= JOB =
Restate the listing that follows word for word, without its pictures.
[START]
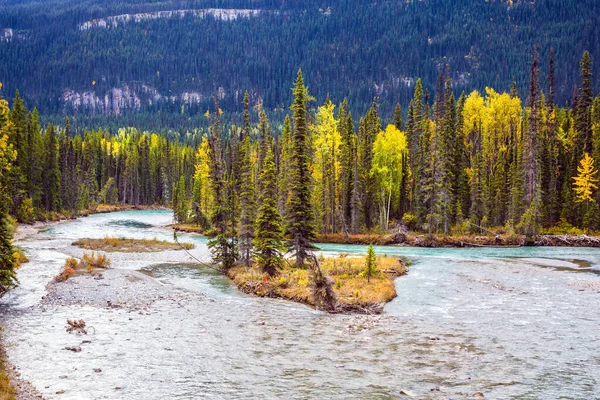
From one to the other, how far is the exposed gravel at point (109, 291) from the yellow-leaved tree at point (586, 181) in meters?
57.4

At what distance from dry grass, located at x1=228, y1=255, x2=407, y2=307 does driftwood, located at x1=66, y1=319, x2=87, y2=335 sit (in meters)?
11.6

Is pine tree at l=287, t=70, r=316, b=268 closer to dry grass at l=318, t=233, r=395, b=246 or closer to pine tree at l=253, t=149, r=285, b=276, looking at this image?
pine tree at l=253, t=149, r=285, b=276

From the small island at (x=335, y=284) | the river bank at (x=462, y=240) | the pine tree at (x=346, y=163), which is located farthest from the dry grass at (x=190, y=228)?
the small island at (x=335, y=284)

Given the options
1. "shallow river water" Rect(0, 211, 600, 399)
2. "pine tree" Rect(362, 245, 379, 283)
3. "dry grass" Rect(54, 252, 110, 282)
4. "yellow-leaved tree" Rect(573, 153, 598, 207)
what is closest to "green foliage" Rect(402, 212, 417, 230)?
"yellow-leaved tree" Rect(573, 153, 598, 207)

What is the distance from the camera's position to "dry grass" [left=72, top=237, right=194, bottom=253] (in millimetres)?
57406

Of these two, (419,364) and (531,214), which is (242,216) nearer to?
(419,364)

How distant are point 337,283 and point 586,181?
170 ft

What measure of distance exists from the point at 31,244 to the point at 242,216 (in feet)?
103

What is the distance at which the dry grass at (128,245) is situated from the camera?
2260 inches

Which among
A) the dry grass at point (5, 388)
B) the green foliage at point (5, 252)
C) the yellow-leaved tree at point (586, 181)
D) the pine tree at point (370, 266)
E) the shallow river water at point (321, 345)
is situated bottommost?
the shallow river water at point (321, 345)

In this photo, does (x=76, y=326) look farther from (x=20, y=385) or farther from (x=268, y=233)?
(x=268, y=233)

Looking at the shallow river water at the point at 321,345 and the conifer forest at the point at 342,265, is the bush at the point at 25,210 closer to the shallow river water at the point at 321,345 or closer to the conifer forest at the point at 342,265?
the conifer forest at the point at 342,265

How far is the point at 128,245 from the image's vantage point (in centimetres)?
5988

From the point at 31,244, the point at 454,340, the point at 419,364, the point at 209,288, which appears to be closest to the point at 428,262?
[END]
= REPLY =
From one to the other, how far is the exposed gravel at point (109, 291) from the yellow-leaved tree at point (586, 181) in meters?
57.4

At what distance from dry grass, located at x1=228, y1=255, x2=407, y2=307 does driftwood, located at x1=66, y1=319, x2=87, y2=335 sit (in meters)?
11.6

Is pine tree at l=287, t=70, r=316, b=268 closer to dry grass at l=318, t=233, r=395, b=246 or closer to pine tree at l=253, t=149, r=285, b=276, looking at this image?
pine tree at l=253, t=149, r=285, b=276

From the small island at (x=335, y=284) | the river bank at (x=462, y=240) | the pine tree at (x=346, y=163), which is located farthest from the dry grass at (x=190, y=228)?
the small island at (x=335, y=284)

Given the options
1. "shallow river water" Rect(0, 211, 600, 399)
2. "pine tree" Rect(362, 245, 379, 283)
3. "dry grass" Rect(54, 252, 110, 282)
4. "yellow-leaved tree" Rect(573, 153, 598, 207)
what is closest to "green foliage" Rect(402, 212, 417, 230)?
"yellow-leaved tree" Rect(573, 153, 598, 207)

What is the distance from the camera's position to "dry grass" [left=72, top=237, right=194, bottom=253] (in millimetres)?
57406

Of these two, (419,364) and (531,214), which is (242,216) nearer to?
(419,364)

How distant are point 337,283 and point 586,181?
170 ft

What measure of distance exists from the point at 31,244 to the point at 242,216 (in feet)?
103

What is the distance at which the dry grass at (128,245) is situated from the camera?
2260 inches

Which among
A) the dry grass at point (5, 388)
B) the green foliage at point (5, 252)
C) the yellow-leaved tree at point (586, 181)
D) the pine tree at point (370, 266)
E) the shallow river water at point (321, 345)
is situated bottommost?
the shallow river water at point (321, 345)

In this photo, does (x=76, y=326) look farther from (x=20, y=385) or farther from (x=268, y=233)?
(x=268, y=233)

Looking at the shallow river water at the point at 321,345 and the conifer forest at the point at 342,265, is the bush at the point at 25,210 closer to the shallow river water at the point at 321,345 or closer to the conifer forest at the point at 342,265?
the conifer forest at the point at 342,265

How far is the point at 128,245 from the image's vantage point (in centimetres)?
5988

From the point at 31,244, the point at 454,340, the point at 419,364, the point at 209,288, which appears to be closest to the point at 428,262?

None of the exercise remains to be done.